• PROBLEM TO SOLVE: Retype, without any change, the first line of the records and every line after it through the one containing "scientific name: Mammalia".

RECORDS SHOWN below:

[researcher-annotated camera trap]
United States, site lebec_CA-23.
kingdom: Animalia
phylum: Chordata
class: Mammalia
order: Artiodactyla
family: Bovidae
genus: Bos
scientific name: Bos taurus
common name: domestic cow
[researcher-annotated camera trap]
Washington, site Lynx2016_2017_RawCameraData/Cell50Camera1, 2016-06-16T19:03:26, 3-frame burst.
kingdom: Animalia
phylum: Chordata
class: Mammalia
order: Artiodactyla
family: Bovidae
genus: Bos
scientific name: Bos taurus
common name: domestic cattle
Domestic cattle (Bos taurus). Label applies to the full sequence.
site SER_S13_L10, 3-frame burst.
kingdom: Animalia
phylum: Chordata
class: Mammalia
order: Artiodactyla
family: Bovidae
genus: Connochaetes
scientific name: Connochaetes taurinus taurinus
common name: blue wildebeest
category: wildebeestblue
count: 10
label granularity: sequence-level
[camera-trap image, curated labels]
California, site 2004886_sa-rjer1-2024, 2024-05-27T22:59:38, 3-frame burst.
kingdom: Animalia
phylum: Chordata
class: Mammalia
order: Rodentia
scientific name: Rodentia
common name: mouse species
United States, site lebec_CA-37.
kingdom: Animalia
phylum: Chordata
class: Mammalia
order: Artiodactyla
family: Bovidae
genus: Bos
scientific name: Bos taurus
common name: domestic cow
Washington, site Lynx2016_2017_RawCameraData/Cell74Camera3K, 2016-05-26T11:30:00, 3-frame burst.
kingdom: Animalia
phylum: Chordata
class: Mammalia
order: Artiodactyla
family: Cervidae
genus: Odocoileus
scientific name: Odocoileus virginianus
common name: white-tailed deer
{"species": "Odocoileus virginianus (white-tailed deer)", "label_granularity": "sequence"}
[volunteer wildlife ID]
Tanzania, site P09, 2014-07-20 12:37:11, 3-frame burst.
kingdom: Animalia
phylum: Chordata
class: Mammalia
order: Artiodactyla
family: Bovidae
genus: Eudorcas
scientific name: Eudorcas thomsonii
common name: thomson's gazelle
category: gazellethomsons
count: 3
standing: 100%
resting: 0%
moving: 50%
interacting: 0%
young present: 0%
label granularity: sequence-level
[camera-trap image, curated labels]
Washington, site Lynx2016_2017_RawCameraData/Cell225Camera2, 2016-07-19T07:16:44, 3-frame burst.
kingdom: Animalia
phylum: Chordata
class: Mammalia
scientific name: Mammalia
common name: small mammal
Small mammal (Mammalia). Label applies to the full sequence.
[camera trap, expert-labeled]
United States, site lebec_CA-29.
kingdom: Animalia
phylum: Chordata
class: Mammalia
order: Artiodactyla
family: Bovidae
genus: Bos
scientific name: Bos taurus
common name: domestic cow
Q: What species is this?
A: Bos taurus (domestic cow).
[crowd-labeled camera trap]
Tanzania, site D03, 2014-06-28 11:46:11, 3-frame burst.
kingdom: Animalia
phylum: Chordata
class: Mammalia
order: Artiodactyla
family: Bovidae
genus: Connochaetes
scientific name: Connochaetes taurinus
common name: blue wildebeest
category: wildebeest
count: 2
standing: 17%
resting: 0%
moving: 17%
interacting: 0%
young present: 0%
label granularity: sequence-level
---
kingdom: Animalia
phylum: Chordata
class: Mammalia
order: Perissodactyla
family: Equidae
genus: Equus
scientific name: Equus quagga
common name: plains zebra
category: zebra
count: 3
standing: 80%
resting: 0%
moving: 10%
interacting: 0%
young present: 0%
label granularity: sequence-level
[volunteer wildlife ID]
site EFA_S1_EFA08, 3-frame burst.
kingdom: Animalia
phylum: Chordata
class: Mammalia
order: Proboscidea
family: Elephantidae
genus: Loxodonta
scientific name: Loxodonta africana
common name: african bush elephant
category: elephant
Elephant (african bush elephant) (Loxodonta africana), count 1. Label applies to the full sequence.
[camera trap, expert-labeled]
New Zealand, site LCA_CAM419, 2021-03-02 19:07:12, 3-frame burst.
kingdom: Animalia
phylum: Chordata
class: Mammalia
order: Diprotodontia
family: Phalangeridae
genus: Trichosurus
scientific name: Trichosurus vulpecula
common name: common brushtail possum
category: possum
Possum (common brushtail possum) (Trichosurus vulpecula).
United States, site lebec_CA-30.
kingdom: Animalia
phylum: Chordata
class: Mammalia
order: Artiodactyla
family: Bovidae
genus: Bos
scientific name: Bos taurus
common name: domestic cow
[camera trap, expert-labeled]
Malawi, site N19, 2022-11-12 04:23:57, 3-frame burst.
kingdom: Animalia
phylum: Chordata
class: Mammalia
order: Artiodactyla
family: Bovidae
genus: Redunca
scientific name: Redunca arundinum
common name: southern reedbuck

End of RECORDS SHOWN.

• TASK SOLUTION:
[researcher-annotated camera trap]
United States, site lebec_CA-23.
kingdom: Animalia
phylum: Chordata
class: Mammalia
order: Artiodactyla
family: Bovidae
genus: Bos
scientific name: Bos taurus
common name: domestic cow
[researcher-annotated camera trap]
Washington, site Lynx2016_2017_RawCameraData/Cell50Camera1, 2016-06-16T19:03:26, 3-frame burst.
kingdom: Animalia
phylum: Chordata
class: Mammalia
order: Artiodactyla
family: Bovidae
genus: Bos
scientific name: Bos taurus
common name: domestic cattle
Domestic cattle (Bos taurus). Label applies to the full sequence.
site SER_S13_L10, 3-frame burst.
kingdom: Animalia
phylum: Chordata
class: Mammalia
order: Artiodactyla
family: Bovidae
genus: Connochaetes
scientific name: Connochaetes taurinus taurinus
common name: blue wildebeest
category: wildebeestblue
count: 10
label granularity: sequence-level
[camera-trap image, curated labels]
California, site 2004886_sa-rjer1-2024, 2024-05-27T22:59:38, 3-frame burst.
kingdom: Animalia
phylum: Chordata
class: Mammalia
order: Rodentia
scientific name: Rodentia
common name: mouse species
United States, site lebec_CA-37.
kingdom: Animalia
phylum: Chordata
class: Mammalia
order: Artiodactyla
family: Bovidae
genus: Bos
scientific name: Bos taurus
common name: domestic cow
Washington, site Lynx2016_2017_RawCameraData/Cell74Camera3K, 2016-05-26T11:30:00, 3-frame burst.
kingdom: Animalia
phylum: Chordata
class: Mammalia
order: Artiodactyla
family: Cervidae
genus: Odocoileus
scientific name: Odocoileus virginianus
common name: white-tailed deer
{"species": "Odocoileus virginianus (white-tailed deer)", "label_granularity": "sequence"}
[volunteer wildlife ID]
Tanzania, site P09, 2014-07-20 12:37:11, 3-frame burst.
kingdom: Animalia
phylum: Chordata
class: Mammalia
order: Artiodactyla
family: Bovidae
genus: Eudorcas
scientific name: Eudorcas thomsonii
common name: thomson's gazelle
category: gazellethomsons
count: 3
standing: 100%
resting: 0%
moving: 50%
interacting: 0%
young present: 0%
label granularity: sequence-level
[camera-trap image, curated labels]
Washington, site Lynx2016_2017_RawCameraData/Cell225Camera2, 2016-07-19T07:16:44, 3-frame burst.
kingdom: Animalia
phylum: Chordata
class: Mammalia
scientific name: Mammalia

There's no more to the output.